Teddy Segor Ingabire est originaire du Burundi. En 2017, dans le but d’obtenir un visa canadien, sa sœur et lui sont forcés de passer par les États-Unis. Ils font route de New York au poste frontalier de Lacolle, en taxi, où ils attendent trois jours leur autorisation de franchir la frontière et de s’installer au Canada.
Hien Pham vient du Vietnam. Cette préposée aux bénéficiaires vit au Québec depuis 2013. Elle occupe cet emploi parce que ses deux diplômes universitaires, obtenus dans son pays d’origine, n’ont pas été reconnus. Elle se dit très fière de son parcours d’immigrante et elle aime beaucoup son pays d’adoption.
Alessïa Gamez Beltran est originaire du Salvador. En raison de sa transition de genre, elle n’était plus du tout en sécurité dans son pays d’origine.

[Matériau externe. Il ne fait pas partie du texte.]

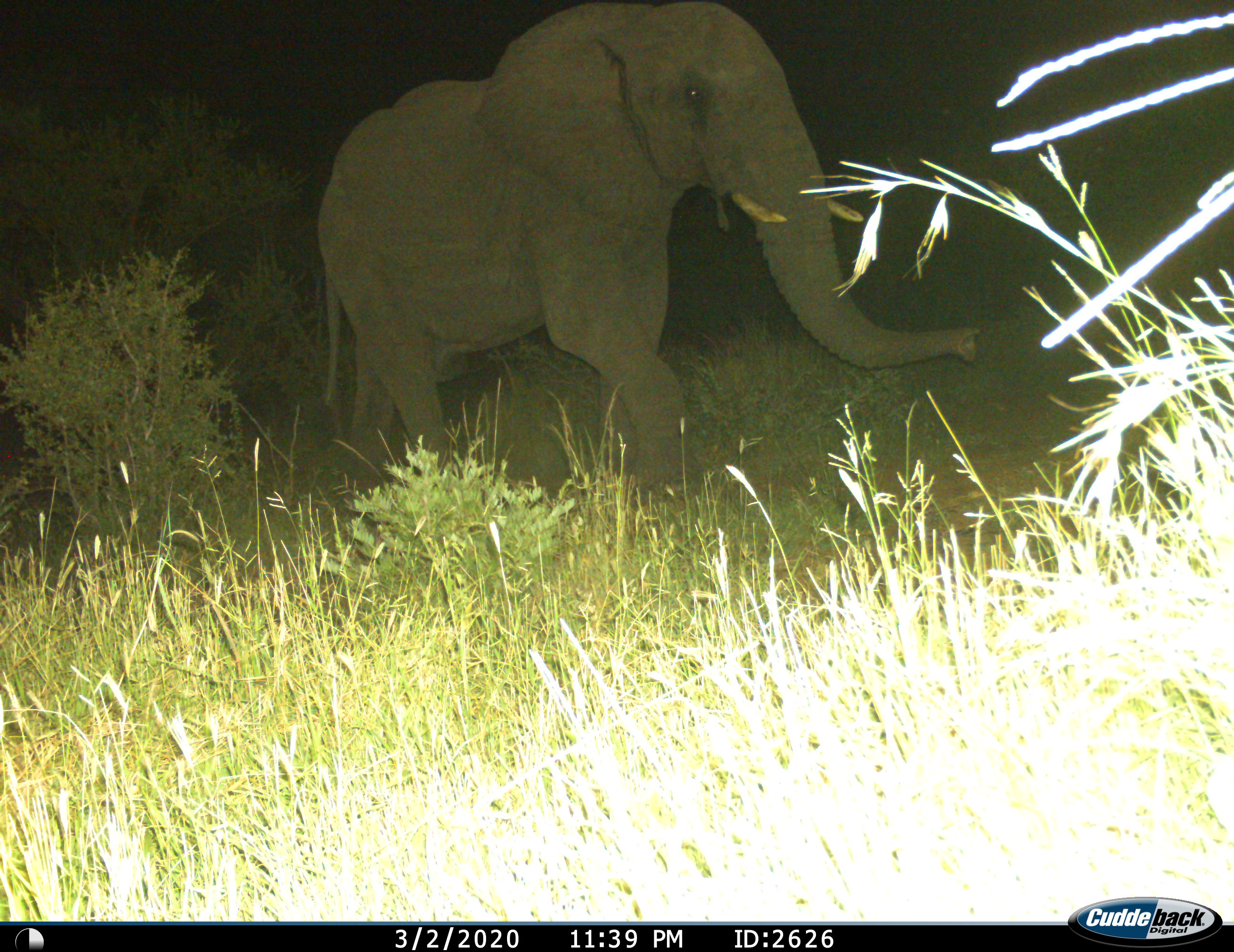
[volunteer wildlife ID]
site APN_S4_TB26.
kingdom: Animalia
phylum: Chordata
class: Mammalia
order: Proboscidea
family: Elephantidae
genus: Loxodonta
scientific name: Loxodonta africana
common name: african bush elephant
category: elephant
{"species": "elephant (african bush elephant) (Loxodonta africana)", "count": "1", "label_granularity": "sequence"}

Elle est venue s’établir au Canada comme réfugiée. «Au Québec, dit-elle, je réalise mes rêves. C’est un endroit que je n’avais jamais imaginé. Le machisme est très fort au Salvador. La plus belle chose au Québec est que nous sommes tous égaux.»
Felipe Oporto Peña vient du Mexique. Il connaît bien le Québec pour y avoir été travailleur saisonnier de 2004 à 2016. Il est aujourd’hui installé à l’Île d’Orléans avec sa famille. Tous se sont adaptés aux yeux bleus, à la peau blanche et aux difficultés de la langue française.
L’exposition Voisins, voisines d’ailleurs est une réalisation du Musée de la civilisation, de Spira, coopérative vouée au cinéma indépendant, de Pascale Guéricolas, de Felippe Martín et de Clarissa De Sousa Rebouças.